Les pénuries de médicaments et vaccins inquiètent de plus en plus en France. Le Sénat a lancé une mission d’information et formule 30 recommandations pour y remédier.
En 2017, 530 médicaments se sont trouvés en rupture de stock selon l’ANSM(1), soit 30 % de plus qu’en 2016. Il s’agit notamment des médicaments anticancéreux et de ceux pour lutter contre la maladie de Parkinson. Côté vaccins, des tensions existent depuis 2015 sur les immunisations contre la diphtérie, le tétanos, l’haemophilus influenza B, la polio et la coqueluche. L’année dernière, c’était au tour du BCG et du vaccin contre l’hépatite B d’être en rupture de stock. Et l’été 2017, ce sont les produits contre la rage qui ont fait défaut ; ils ne sont d’ailleurs plus disponibles en pharmacie, mais uniquement dans les hôpitaux et centres de vaccination spécialisés.
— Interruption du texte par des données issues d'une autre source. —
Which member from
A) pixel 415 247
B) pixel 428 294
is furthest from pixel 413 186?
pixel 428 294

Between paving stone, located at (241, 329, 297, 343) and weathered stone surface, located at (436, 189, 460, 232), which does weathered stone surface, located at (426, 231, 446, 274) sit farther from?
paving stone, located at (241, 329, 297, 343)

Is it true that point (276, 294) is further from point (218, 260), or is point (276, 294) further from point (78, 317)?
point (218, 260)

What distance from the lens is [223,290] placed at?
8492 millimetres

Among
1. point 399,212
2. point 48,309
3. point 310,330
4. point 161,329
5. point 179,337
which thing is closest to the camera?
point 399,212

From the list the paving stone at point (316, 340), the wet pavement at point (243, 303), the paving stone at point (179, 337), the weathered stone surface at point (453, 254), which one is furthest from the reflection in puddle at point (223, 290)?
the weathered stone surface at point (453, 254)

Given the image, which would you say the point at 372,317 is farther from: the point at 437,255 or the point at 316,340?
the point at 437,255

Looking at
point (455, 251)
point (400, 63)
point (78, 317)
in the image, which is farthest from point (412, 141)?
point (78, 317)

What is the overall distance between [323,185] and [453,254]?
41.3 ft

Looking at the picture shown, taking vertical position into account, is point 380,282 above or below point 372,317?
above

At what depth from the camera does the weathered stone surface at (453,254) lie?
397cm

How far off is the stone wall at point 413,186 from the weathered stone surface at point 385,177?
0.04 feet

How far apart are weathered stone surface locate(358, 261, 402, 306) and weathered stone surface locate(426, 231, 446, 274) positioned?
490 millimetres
Mi-septembre, les associations de patients s’alarmaient donc de la rupture de certains dosages de Sinemet, un anti-parkinsonien, qui pourrait durer jusqu’en mars. « L’absence de ces traitements génère énormément de stress chez les patients et leurs proches, a expliqué le collectif Parkinson dans un communiqué(2). Une angoisse justifiée puisqu’en l’absence de traitement régulier dans la journée, le corps du malade de Parkinson se rigidifie avec des mouvements de plus en plus lents. » En oncologie, Catherine Simonin, secrétaire générale de la Ligue nationale contre le cancer, est aussi inquiète : « Avec l’aracytine, on traite des hémopathies. Ces molécules ne sont pas substituables, [leur absence] peut donc provoquer des décès. De même, le 5-fluorouracile (5-FU) est utilisé pour soigner entre 80 000 et 100 000 patients par an atteints de cancers digestifs, en association avec l’oxaliplatine, qui fait aussi l’objet de ruptures. Ce médicament a disparu en Afrique du Nord, provoquant de nombreux décès. Qu’en sera-t-il en France ? En l’absence de traitement, nous déplorerons aussi des décès. »
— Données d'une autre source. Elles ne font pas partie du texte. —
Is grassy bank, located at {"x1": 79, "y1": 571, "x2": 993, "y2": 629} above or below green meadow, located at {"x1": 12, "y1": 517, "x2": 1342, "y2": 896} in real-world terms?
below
Aucune recherche parmi les signalements d’effets indésirables liés à ces substitutions n’est actuellement publiée. « Mais dans le lymphome de Hodgkin, la survie à deux ans a baissé de 88 % à 75 % avec cette substitution, sachant qu’elle conditionne la survie à dix ans », alertait Catherine Simonin, lors de son audition par la mission sénatoriale(3).
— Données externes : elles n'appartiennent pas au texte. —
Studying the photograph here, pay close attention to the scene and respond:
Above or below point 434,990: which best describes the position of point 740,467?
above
Premiers pointés du doigt, les industriels mettent en avant de multiples arguments pour expliquer les problèmes : l’augmentation de la demande mondiale de produits de santé (+ 6 % par an), l’hypersécurisation des processus de fabrication, qui implique une rupture totale de la chaîne de production lorsqu’une anomalie est constatée, voire des tarifs trop bas en France pour certaines “vieille” molécules et une concentration de la production sur les produits les plus rentables… « Prenons le Lovenox, qui est un anticoagulant injectable, expliquait ainsi Patrick Rojo(3), délégué syndical CGT chez Sanofi Winthrop industrie (SWI). Il est vendu à un prix bas sur le marché français mais élevé aux États-Unis ou en Allemagne. Alors que les deux usines qui en assurent la production sont en France, il y a une tension pour ce produit sur le marché français. L’entreprise a choisi d’alimenter en priorité les marchés les plus rémunérateurs. »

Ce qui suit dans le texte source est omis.